TASK ITEM: Could you state how many lines of the material hold "Uttarakhand"? Include nothing beyond the number.

DATA:
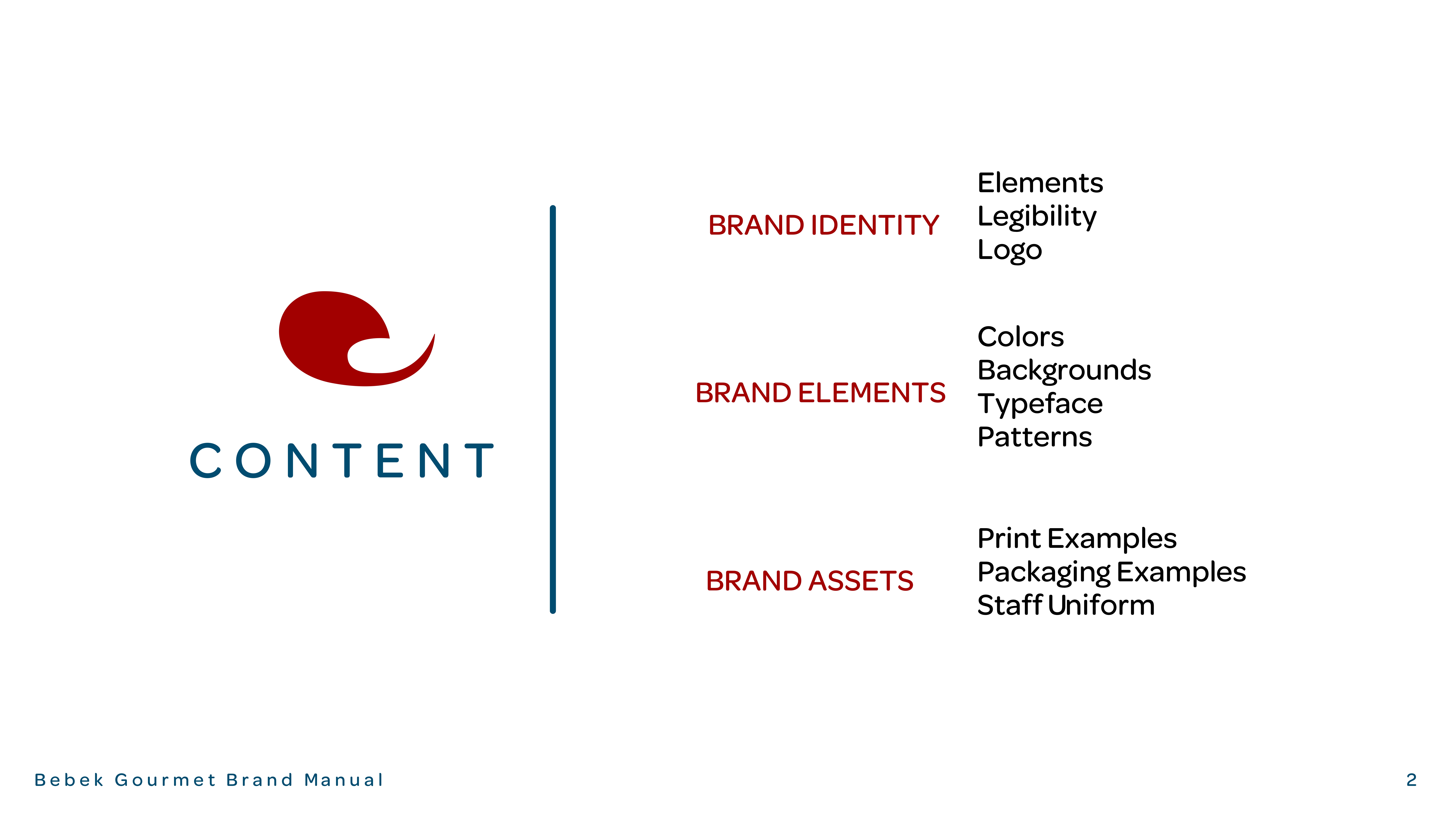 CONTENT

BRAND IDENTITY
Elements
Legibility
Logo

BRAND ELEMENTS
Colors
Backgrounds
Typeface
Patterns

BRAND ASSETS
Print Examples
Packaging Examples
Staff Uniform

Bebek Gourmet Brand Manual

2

...

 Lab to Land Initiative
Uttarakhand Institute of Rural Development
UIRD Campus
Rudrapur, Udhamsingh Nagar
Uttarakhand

FINISHED TASK: 2